Grande risco para os esposos é atual descrença de que é possível viver a fidelidade conjugal. Perde-se a fé no casamento e aumenta-se a crença no divórcio. Apesar dessa união ser uma das tendências mais naturais do ser humano, a partir do momento em que os enamorados passam a depositar e esperar uma felicidade perfeita no casamento, ele tende ao fracasso e o divórcio passa a ser a “solução” ideal. E mais uma vez, vemos como o ser humano passou a ser descartável.

Para que dê certo, o casamento exige esforço, assim como a felicidade também exige. Não é possível fazer crescer a união sem que haja veracidade e maturidade para assumir os compromissos firmados pelo casal.
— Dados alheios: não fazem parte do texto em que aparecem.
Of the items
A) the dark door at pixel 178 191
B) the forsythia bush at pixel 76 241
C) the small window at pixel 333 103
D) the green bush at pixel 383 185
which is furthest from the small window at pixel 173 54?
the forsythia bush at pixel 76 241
Portanto, não é possível construir tal relação em desejos imediatistas de prazer, que tem como lema a lei do mínimo esforço, egocêntrica e que busca apenas o que lhe é atraente e, aparentemente, a favorece, tende a refutar o que acredita exigir demasiado, evitando o esforço e a entrega necessária para alcançar o Amor. Portanto, ao passar por dificuldades no relacionamento com o cônjuge, o pensamento de que com outro seria mais fácil, com outro eu seria feliz, torna-se frequente, e o divórcio passa a ser o remédio. Porém, o divórcio não favorece a felicidade, mas exime a esperança de, de fato, um dia alcançá-la.

Em meio às pequenas dificuldades, quando os problemas aparecem (comuns a qualquer relacionamento), é necessário que a perseverança no amor se faça presente, que os cônjuges sejam fiéis às promessas do casamento “na alegria e na tristeza; na abundância e na pobreza”. É preciso, portanto, aprender a amar, o que exige muito esforço, trabalho e tempo, mas se se persevera, aprende-se.

Bibliografia

ZYGMUNT BAUMAN. Amor Líquido: Sobre a Fragilidade dos Laços Humanos. Rio de Janeiro: Jorge Zahar, Ed. 2004.

BURKE, Comarc. Amor e casamento. São Paulo: Quadrante, 1991.